*** Begin section ***
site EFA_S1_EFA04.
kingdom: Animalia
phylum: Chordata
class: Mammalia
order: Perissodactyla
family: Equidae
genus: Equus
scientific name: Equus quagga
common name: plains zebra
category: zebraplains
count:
*** End section ***
From the records above, extract each line exactly as shown.

- PROBLEM SOLUTION -
site EFA_S1_EFA04.
kingdom: Animalia
phylum: Chordata
class: Mammalia
order: Perissodactyla
family: Equidae
genus: Equus
scientific name: Equus quagga
common name: plains zebra
category: zebraplains
count:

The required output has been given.